The disadvantage is clearly that the box becomes more crowded as the wingers drive towards it. That is unless one of the centre forwards is intelligent enough to look for space outside it – something that Magera does by dropping deep and Benson seems to do by shifting into the right-hand channel.
5. The opposition are set up for it
While inverted wingers are increasingly becoming the standard worldwide, most teams don’t set up their players to counter them. Understandably most teams play left-footed fullbacks play on the left and right-footed ones on the right, partly so that they can continue to attack on the outside.
Except that a right-footed fullback on the right side is at a massive disadvantage against a right-footed left winger and vice versa. Straight away this fullback has to tackle with his wrong foot as the winger wants to go towards the goal, not the corner flag. It’s a problem that few have solved yet, although Morecambe did try swapping over their two defenders early on in the game. Obviously it didn’t work.

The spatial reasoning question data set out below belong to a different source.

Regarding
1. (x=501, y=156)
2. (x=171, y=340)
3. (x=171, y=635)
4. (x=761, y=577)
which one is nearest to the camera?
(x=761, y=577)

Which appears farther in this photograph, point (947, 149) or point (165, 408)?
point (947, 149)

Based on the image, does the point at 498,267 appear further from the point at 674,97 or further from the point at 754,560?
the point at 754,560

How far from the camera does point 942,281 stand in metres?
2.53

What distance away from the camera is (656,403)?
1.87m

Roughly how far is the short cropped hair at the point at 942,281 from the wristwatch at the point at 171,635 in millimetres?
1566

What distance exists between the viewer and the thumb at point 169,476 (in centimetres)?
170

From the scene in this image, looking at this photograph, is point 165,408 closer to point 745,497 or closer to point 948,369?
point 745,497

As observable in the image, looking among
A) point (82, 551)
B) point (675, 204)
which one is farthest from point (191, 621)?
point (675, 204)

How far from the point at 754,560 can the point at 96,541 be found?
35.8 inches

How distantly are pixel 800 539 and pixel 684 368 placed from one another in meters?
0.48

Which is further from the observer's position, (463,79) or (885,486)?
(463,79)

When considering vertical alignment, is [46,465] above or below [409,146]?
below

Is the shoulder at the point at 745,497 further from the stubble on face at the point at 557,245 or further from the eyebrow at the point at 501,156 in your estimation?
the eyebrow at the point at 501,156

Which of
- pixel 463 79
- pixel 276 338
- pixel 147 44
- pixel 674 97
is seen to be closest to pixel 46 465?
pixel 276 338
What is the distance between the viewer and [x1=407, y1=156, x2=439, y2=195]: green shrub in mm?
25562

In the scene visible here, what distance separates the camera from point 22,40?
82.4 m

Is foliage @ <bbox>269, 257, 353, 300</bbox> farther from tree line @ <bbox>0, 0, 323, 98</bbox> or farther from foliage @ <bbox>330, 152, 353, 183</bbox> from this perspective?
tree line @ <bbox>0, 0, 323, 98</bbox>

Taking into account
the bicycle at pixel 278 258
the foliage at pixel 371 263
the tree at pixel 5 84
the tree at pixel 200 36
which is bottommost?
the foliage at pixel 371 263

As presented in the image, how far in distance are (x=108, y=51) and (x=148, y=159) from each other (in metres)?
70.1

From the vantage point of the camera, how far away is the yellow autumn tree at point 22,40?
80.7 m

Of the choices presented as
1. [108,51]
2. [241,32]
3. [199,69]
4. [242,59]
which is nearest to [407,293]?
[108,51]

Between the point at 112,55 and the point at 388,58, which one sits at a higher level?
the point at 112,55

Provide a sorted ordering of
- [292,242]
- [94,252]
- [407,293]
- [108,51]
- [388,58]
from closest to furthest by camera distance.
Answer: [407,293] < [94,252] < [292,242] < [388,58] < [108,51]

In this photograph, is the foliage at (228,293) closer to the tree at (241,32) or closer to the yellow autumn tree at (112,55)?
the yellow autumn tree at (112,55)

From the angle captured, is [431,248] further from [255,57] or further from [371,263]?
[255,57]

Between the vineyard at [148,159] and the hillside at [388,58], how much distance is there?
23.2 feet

Interestingly there seems to have been very little research into if inswinging or outswinging crosses are the most effective. Even in Ken Bray’s highly detailed book ‘How To Score’, which looks at the physics of football and the statistics behind the game, crosses are only really discussed as part of corner taking. In that case, inswingers are proven less effective but only because of the lack of space from a corner to bend the ball out and in again – which is precisely the opposite of the deep position from which an inverted winger would cross.
6. Deep defending can’t stop it
‘Parking the bus’ stops traditional wingers. With no space to run into behind the defence they quickly run out of room to cross. However, an inverted winger already delivers their crosses from in front of the defence and so, if anything, a ‘parked bus’ defence actually suits them. Even if the back line isn’t that deep, the less physical nature of the modern game makes it easier for a player to shield the ball with their body, turning away from the corner flag and into the centre of the pitch to cross. The defender knows that getting tight to his man would prevent the inswinging cross, but being so close would leave them enormously open to having the ball pushed beyond them on the outside.
7. It works for Swindon
Raffa De Vita has scored six goals this season, the majority of which have come as the result of an inswinging cross from Ritchie. It has almost become a cliché that every scout must return home after a trip to the County Ground with the move circled in red – Ritchie crosses, Raffa sneaks in at the back post – but so few fullbacks seem able to defend against it. The quality of the delivery is such that while they must know about it, they seem powerless to stop it.
The same goes for Ritchie coming inside to shoot. He has scored ten League goals, and again, the majority have come from shots from a central position: Rotherham must have known it, Wigan would have known it and yet three times in that FA Cup tie the winger found himself in the centre of the pitch and three times he almost scored.
So, it doesn’t matter if it is the formation or a players’ own foibles that are forcing Ritchie, Rooney, Gabilondo or De Vita into the middle – so long as they keep doing it and Swindon keep scoring.